Two departments Electrical Engineering & Mechanical Engineering Departments of MMCOE got accredited by National Board of Accreditation (NBA)

==Courses offered==
- Computer Engineering
- Mechanical Engineering
- Information Technology
- Electronics and Telecommunication
- Electrical Engineering
- Artificial Intelligence
- Master of Business Administration (MBA)
- Master in Computer Engineering

==Centre of Excellence==
- Center of Excellence in High Performance Computing
HPC is a multidisciplinary field, combining digital electronics, computer architecture, system software, programming languages, algorithms and computational techniques in parallel computing environments to model complex systems or to control transactional computing services.
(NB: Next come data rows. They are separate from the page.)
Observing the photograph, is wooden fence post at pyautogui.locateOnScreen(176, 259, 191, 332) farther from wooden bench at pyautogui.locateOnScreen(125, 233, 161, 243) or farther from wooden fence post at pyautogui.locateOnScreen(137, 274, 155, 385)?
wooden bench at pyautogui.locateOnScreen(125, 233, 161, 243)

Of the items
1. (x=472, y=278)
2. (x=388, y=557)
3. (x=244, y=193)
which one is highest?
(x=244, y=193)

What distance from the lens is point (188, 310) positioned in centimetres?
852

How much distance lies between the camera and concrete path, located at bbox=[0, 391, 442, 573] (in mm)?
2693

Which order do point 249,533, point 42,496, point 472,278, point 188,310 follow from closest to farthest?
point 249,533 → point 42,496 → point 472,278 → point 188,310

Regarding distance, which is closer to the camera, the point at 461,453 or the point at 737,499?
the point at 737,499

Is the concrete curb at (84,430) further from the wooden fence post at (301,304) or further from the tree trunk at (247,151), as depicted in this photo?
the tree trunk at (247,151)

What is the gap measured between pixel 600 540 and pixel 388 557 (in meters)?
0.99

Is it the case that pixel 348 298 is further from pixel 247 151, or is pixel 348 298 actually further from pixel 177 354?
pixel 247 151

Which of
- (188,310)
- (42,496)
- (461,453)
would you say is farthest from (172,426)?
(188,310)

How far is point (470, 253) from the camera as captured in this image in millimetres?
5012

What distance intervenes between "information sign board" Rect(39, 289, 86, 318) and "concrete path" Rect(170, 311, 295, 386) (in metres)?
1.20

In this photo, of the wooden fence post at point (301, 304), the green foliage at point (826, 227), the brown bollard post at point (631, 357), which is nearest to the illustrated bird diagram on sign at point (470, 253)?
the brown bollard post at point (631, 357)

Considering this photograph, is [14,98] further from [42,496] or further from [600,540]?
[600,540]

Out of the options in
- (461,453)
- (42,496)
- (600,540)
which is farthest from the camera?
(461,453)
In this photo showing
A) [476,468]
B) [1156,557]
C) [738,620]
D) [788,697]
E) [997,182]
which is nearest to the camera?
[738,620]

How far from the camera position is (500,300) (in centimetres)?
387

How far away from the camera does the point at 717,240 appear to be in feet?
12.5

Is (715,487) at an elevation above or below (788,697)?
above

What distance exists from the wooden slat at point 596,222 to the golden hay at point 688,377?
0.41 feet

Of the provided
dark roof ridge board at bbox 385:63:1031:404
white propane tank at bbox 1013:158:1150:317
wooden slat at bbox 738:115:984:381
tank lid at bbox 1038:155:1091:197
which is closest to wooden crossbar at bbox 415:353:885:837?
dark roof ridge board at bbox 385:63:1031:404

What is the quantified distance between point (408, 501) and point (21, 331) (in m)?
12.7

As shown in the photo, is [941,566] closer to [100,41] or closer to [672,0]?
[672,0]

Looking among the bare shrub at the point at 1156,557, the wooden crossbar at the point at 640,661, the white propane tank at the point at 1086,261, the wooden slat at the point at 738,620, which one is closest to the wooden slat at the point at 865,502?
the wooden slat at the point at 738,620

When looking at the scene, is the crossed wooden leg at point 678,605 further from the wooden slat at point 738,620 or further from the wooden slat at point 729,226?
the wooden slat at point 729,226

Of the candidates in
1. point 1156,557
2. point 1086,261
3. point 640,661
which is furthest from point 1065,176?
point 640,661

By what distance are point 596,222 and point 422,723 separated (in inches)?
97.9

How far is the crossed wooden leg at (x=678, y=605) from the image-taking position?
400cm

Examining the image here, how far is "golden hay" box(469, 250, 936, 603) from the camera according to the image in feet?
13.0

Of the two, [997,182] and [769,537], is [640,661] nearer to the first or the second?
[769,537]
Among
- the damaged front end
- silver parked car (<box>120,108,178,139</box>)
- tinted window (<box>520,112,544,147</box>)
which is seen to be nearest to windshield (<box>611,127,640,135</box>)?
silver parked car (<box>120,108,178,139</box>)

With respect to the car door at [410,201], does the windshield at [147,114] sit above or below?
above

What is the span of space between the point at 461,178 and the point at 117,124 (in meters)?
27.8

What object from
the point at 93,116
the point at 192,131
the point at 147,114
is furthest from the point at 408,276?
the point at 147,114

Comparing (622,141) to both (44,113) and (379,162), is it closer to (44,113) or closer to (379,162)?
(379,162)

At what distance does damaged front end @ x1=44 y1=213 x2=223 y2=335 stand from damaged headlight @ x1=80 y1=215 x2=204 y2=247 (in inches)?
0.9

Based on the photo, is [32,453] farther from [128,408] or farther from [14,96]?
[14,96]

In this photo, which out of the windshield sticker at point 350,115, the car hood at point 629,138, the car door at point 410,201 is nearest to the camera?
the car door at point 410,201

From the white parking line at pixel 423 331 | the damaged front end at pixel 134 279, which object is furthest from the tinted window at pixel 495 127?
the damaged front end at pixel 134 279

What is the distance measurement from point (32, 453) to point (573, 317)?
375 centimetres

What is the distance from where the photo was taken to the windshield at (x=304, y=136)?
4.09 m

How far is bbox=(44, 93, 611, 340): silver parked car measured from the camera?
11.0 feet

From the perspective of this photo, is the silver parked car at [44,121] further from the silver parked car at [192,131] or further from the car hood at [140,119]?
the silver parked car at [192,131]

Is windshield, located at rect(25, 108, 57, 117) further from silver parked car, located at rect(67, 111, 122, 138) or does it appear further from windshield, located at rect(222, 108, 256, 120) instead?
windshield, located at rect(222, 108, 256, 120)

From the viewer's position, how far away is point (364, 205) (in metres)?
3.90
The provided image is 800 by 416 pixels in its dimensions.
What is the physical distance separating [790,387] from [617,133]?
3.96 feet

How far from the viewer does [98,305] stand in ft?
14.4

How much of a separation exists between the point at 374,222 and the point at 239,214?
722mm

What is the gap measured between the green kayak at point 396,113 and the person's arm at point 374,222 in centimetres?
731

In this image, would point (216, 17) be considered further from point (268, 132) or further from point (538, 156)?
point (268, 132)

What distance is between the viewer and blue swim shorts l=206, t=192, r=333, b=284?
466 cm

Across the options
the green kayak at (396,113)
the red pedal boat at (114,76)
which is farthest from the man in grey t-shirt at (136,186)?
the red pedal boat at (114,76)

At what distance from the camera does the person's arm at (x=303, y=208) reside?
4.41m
HPC was most frequently associated with scientific research; however, HPC has been applied recently to business, government and military uses of cluster-based computing strategies, such as data warehouses transaction processing, utility computing.

- Center of Excellence in Automation & Robotics (COEA&R)
A center of excellence (COE) is a laboratory or shared facility that provides training/ support, provides platform for students and researchers to do their research work. Center of Excellence in Automation and Robotics in Department of Mechanical Engineering is a resource formed to serve for academics and industry persons in the field of Automation and Robotics. The center's aim is to create technically sophisticated manpower for automation and robotics research, including inter-disciplinary network. In addition to the research activities, COEA&R is also involved in developing technologies that can be commercially availed by the industries.

- Center of Excellence in Advanced embedded Systems and Signal Processing
To provide the students with State-of-Art training environment so that E&TC graduates will be able to provide solutions to industry relevant problems in Embedded Systems and Signal Processing domain

- Center of Excellence in Automation & Control
Projects on conventional and digital automation need to involve people from discipline like Computer, Electrical, Mechanical, Agriculture and Electronics. These projects include hardware and software development, training curriculum etc.

- Center of Excellence in Computational Intelligence
Computational Intelligence is the ability of a computer to learn a specific task from data or experimental observation. Generally, computational intelligence is a set of nature-inspired computational methodologies and approaches to address complex real-world problems to which mathematical or traditional modeling can be useless for a few reasons: the processes might be too complex for mathematical reasoning, it might contain some uncertainties during the process, or the process might simply be stochastic in nature.